* [Exercise prompt]:
Retype the following records line for line, without changing anything.

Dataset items
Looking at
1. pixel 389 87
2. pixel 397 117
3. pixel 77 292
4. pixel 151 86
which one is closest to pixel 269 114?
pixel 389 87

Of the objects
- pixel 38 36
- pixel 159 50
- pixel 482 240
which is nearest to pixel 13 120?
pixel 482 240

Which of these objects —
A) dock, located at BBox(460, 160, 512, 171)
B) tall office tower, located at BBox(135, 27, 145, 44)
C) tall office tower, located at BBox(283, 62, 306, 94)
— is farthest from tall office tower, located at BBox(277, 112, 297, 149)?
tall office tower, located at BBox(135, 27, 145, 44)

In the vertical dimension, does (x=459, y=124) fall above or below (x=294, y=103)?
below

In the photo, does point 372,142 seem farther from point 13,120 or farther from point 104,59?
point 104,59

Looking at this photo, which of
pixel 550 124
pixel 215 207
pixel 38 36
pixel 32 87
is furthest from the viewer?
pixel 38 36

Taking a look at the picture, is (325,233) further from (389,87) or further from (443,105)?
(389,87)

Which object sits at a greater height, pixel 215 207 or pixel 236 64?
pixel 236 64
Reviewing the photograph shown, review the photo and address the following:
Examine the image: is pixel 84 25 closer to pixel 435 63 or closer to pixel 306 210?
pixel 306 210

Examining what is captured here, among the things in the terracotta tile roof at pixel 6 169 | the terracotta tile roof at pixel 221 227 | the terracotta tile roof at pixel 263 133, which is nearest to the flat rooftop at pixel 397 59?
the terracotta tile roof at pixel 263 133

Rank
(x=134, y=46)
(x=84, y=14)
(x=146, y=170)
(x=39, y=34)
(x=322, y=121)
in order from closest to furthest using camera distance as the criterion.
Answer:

* [Result of the task]:
Looking at
1. pixel 389 87
2. pixel 397 117
3. pixel 77 292
4. pixel 151 86
which one is closest to pixel 269 114?
pixel 389 87

Of the objects
- pixel 38 36
- pixel 159 50
- pixel 482 240
which is nearest to pixel 13 120?
pixel 482 240

Which of these objects —
A) dock, located at BBox(460, 160, 512, 171)
B) tall office tower, located at BBox(135, 27, 145, 44)
C) tall office tower, located at BBox(283, 62, 306, 94)
— is farthest from tall office tower, located at BBox(277, 112, 297, 149)?
tall office tower, located at BBox(135, 27, 145, 44)

In the vertical dimension, does (x=459, y=124) fall above or below (x=294, y=103)?
below

In the photo, does point 372,142 seem farther from point 13,120 or farther from point 104,59?
point 104,59

Looking at this photo, which of
pixel 550 124
pixel 215 207
pixel 38 36
pixel 32 87
is furthest from the viewer?
pixel 38 36

Taking a look at the picture, is (325,233) further from (389,87) or further from (443,105)?
(389,87)

Which object sits at a greater height, pixel 215 207 or pixel 236 64?
pixel 236 64
Reviewing the photograph shown, review the photo and address the following:
Examine the image: is pixel 84 25 closer to pixel 435 63 or closer to pixel 306 210?
pixel 306 210

Examining what is captured here, among the things in the terracotta tile roof at pixel 6 169 | the terracotta tile roof at pixel 221 227 | the terracotta tile roof at pixel 263 133, which is nearest to the flat rooftop at pixel 397 59?
the terracotta tile roof at pixel 263 133

Rank
(x=134, y=46)
(x=84, y=14)
(x=146, y=170)
(x=39, y=34)
(x=322, y=121)
in order from closest to furthest using camera distance as the criterion.
Answer:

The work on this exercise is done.